● **Exercise description**
The records underneath are to be printed in full and exactly, with no pictures carried over.

[Collection entries]
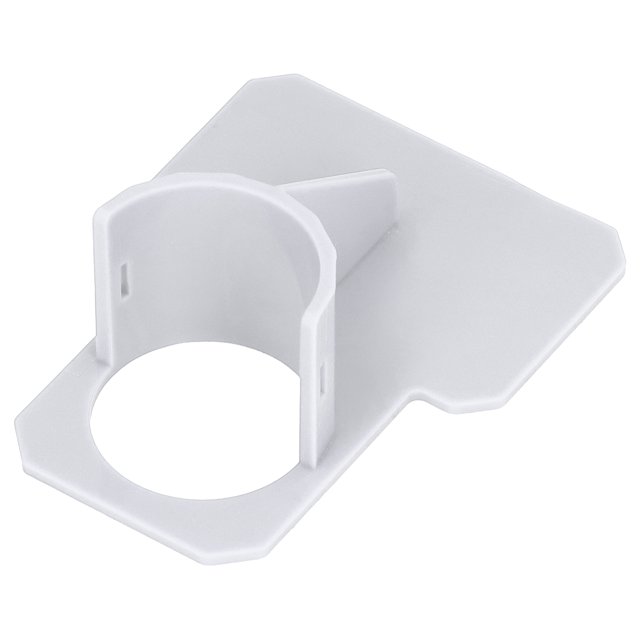 Soporte para manguera de piscina, soporte para tuberías de piscina Soporte para tuberías de piscina Accesorio para soporte de tuberías de piscina Integración perfecta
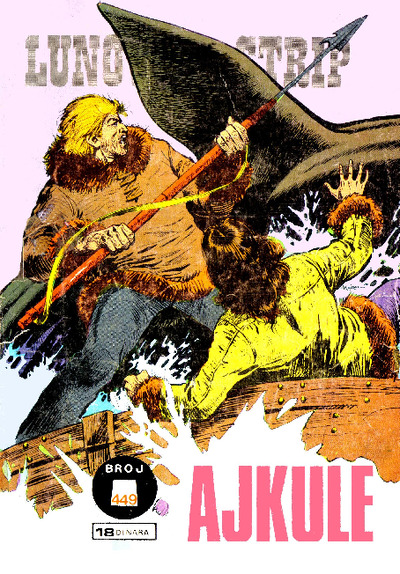 0449 - Ken Parker - Ajkule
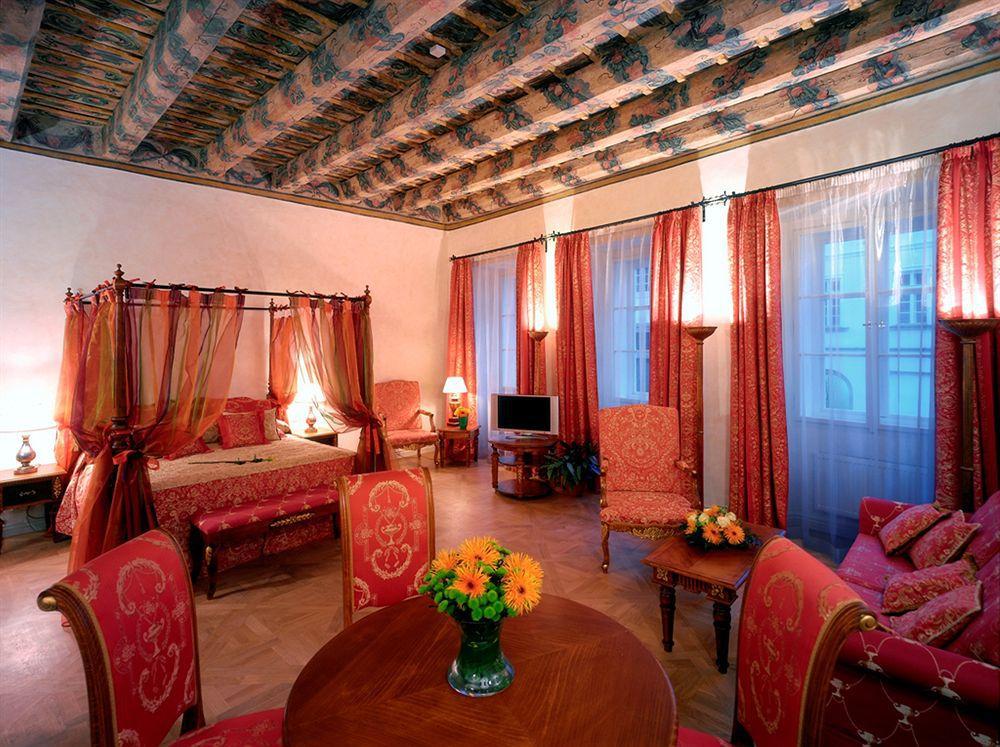 Hotel Residence Bijou De Прага Екстериор снимка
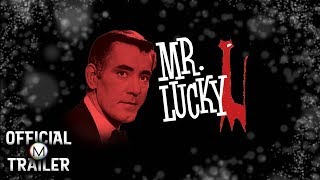 MR. LUCKY (1960) | Official Trailer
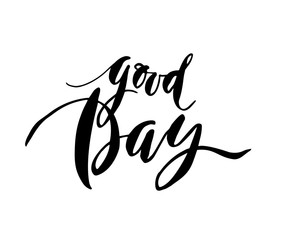 Good Day card card.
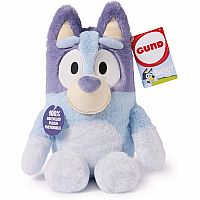 Soft Bluey Plush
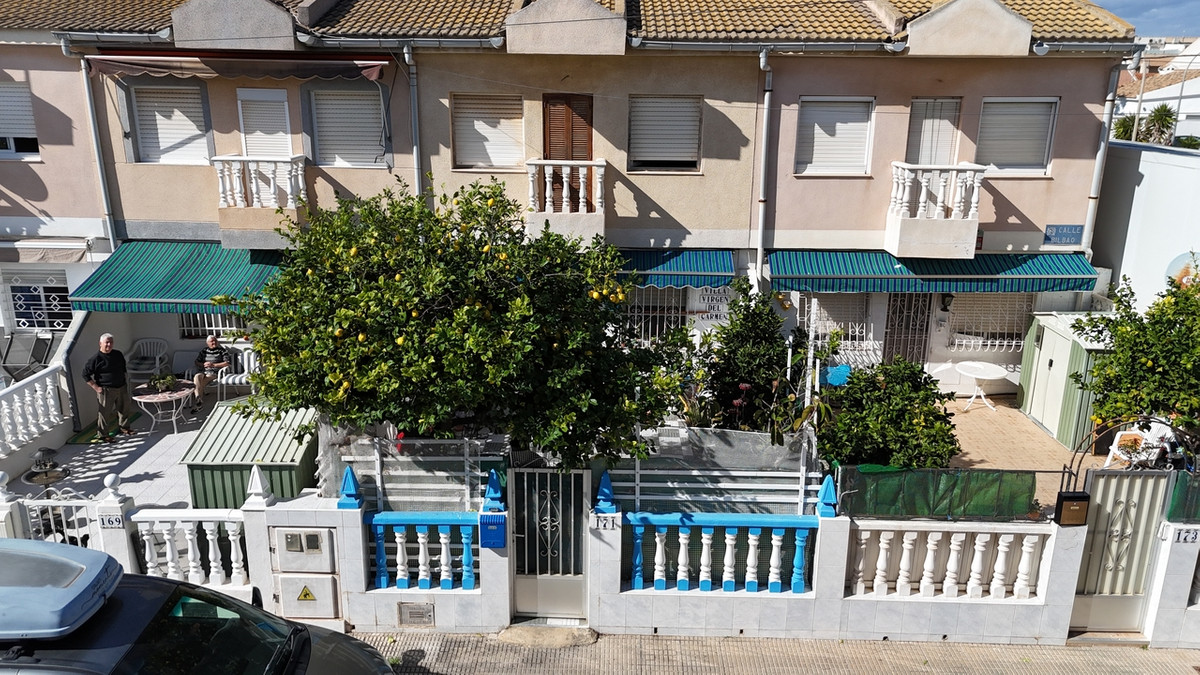 For sale - 2 Bedroom 1 Bathroom Apartment - Ground Floor Apartment in San Pedro del Pinatar - San Pedro del Pinatar Centro  - Murcia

● **Response area**
 Soporte para manguera de piscina, soporte para tuberías de piscina Soporte para tuberías de piscina Accesorio para soporte de tuberías de piscina Integración perfecta
 0449 - Ken Parker - Ajkule
 Hotel Residence Bijou De Прага Екстериор снимка
 MR. LUCKY (1960) | Official Trailer
 Good Day card card.
 Soft Bluey Plush
 For sale - 2 Bedroom 1 Bathroom Apartment - Ground Floor Apartment in San Pedro del Pinatar - San Pedro del Pinatar Centro  - Murcia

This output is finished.